- _Texte extrait_:

↓↓↓

Dans un projet d'avis soumis au vote le 23 avril, le Conseil économique et social décline vingt et une propositions pour améliorer l'efficacité du système actuel de gestion des déchets. Parmi les mesures-phares : la généralisation de la responsabilité élargie des producteurs (REP) et le vote d'une nouvelle loi sur les déchets qui puisse redonner au système toute sa cohérence.

Presque dix ans après l'avis rendu sur la "gestion des déchets ménagers, une responsabilité partagée", le Conseil économique et social (CES) s'empare de nouveau de cette thématique. En complément des travaux du groupe déchets du Grenelle de l'environnement, il propose, dans un projet d'avis qui sera soumis au vote en assemblée plénière le 23 avril, vingt et une mesures pour améliorer le fonctionnement du système de gestion des déchets ménagers et assimilés en France. Car pour Michèle Attar, rapporteure de cet avis au nom de la section du cadre de vie du CES, "si depuis dix ans la prise de conscience environnementale  est devenue de plus en plus forte, il manque encore à la politique des déchets une nouvelle feuille de route et un système de financement du service qui soit à la fois moteur et cohérent".

↑↑↑

Extrait d'un fichier de données:
↓↓↓

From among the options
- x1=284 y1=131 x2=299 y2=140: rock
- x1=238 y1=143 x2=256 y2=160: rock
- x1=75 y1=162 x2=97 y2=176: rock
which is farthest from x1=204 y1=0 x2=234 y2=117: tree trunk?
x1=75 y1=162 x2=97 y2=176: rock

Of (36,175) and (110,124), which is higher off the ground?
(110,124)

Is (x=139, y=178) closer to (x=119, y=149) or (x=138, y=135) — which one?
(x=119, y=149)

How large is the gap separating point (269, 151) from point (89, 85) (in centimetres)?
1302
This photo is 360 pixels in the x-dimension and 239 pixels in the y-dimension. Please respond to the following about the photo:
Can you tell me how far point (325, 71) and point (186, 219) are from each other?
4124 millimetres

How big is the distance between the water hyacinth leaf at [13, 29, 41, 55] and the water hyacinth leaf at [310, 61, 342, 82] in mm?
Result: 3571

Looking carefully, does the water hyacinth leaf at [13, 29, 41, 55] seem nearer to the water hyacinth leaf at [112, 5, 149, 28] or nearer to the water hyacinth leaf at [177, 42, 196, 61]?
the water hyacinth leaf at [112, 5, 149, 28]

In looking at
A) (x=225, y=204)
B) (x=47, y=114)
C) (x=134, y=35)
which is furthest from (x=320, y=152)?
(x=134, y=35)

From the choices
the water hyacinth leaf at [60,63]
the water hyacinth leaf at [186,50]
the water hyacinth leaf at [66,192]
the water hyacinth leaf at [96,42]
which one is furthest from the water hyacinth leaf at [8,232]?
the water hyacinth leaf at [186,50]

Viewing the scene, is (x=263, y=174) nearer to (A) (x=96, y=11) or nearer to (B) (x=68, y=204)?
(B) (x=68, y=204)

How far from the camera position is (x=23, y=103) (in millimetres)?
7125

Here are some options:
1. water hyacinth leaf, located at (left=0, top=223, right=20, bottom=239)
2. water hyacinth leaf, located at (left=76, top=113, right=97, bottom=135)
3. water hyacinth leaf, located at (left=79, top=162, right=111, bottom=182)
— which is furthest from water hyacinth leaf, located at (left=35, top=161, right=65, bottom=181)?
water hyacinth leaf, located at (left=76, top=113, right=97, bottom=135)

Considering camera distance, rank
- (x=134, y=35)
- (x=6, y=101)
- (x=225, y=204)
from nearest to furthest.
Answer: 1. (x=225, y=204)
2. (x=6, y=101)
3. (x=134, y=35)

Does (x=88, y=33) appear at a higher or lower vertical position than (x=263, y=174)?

↑↑↑

- _Consignes_:
1. Indiquez si chacune des affirmations suivantes concorde avec le texte sur la gestion des déchets, en répondant par oui ou par non et en citant mot pour mot le passage qui tranche : (a) le projet d'avis sera soumis au vote le 23 avril ; (b) le Conseil économique et social avance trente propositions ; (c) Michèle Attar rapporte l'avis au nom de la section du cadre de vie du CES.
2. Reproduisez fidèlement le passage du texte sur la gestion des déchets qui va de "Dans un projet d'avis soumis" jusqu'à "toute sa cohérence." inclus.
3. D'après le texte sur la gestion des déchets, dans quelle instance le projet d'avis sera-t-il soumis au vote le 23 avril ?

- _Réponses_:
1.
(a) Oui : « soumis au vote le 23 avril ».
(b) Non : « vingt et une propositions ».
(c) Oui : « rapporteure de cet avis au nom de la section du cadre de vie du CES ».

2.
Dans un projet d'avis soumis au vote le 23 avril, le Conseil économique et social décline vingt et une propositions pour améliorer l'efficacité du système actuel de gestion des déchets. Parmi les mesures-phares : la généralisation de la responsabilité élargie des producteurs (REP) et le vote d'une nouvelle loi sur les déchets qui puisse redonner au système toute sa cohérence.

3. En assemblée plénière.